Pay Careful Attention to the Terms and Conditions Of the Contract When Opening A Credit Card Account

Many consumers open credit cards when they are offering promotional rate of interest is and other beneficial offers. Owing to the lapse of the promotional offer or due to other factors such as the change in the policy of the company may result in the credit card company changing the rate of interest to a higher one. If this has happened to you you might be wondering if it is a better idea to close the credit card account or to keep it open. The general advice is to keep the credit card account opened after having paid of the balance and to avoid using it further if the interest rate seems to be too much. This is especially true if you are the kind of consumer that purchases on the credit card and then makes partial payments on it every month rather than paying down the balance in full. Keeping the credit card account open ensures that your credit limit stays up and your debt utilization ratio stays low.
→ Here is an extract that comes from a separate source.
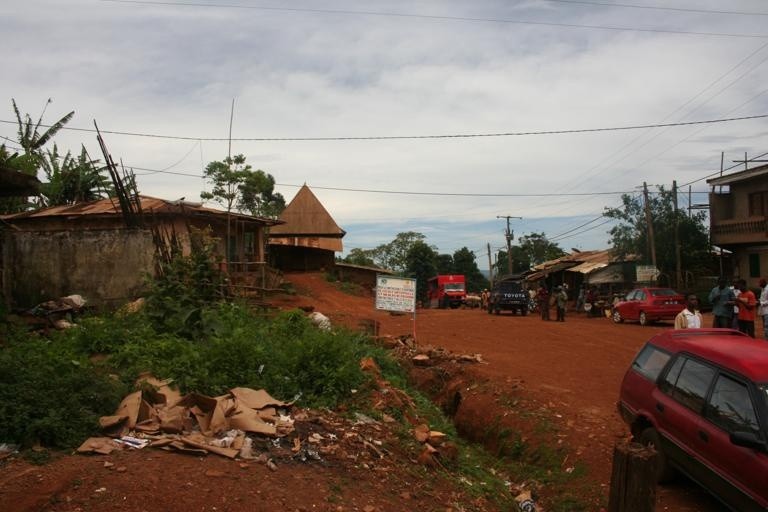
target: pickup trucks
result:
[487,281,530,315]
As it has been stated often in the previous columns the calculation of your credit score will depend upon other information present in your credit history as well. Opening and closing of a credit card account will not have much impact if you have plenty of other long-term positive data present in your credit report. For people who are suffering from debt, credit score should not really be a concern as they should concentrate the most on paying of that debt. As the balances on the credit cards reduce the credit score will improve automatically.

While it is advised to not open credit cards with services that charge a high rate of interest must credit card account is opened and changes its terms and conditions to a higher rate of interest, the best thing to do is pay down the balance and avoid using it in the future while keeping the account open.
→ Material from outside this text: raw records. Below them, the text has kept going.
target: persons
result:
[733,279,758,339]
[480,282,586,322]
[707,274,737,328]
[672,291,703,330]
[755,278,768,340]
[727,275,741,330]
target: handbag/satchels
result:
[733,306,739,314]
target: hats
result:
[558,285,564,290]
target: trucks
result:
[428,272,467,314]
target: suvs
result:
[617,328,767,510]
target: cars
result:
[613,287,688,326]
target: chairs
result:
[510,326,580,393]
You should also consider as to why exactly the credit card company chose to increase the interest rate. If it is a matter of the lapse of a promotional interest-rate and the implementation of the regular credit rate then it’s all right. But if the interest-rate was increased due to the history of non-payment and display of high-risk credit behavior then you should Endeavour to address those deep seated issues as well by taking counseling and using budgeting to avoid sundry and excessive expenditure that may be beyond your means.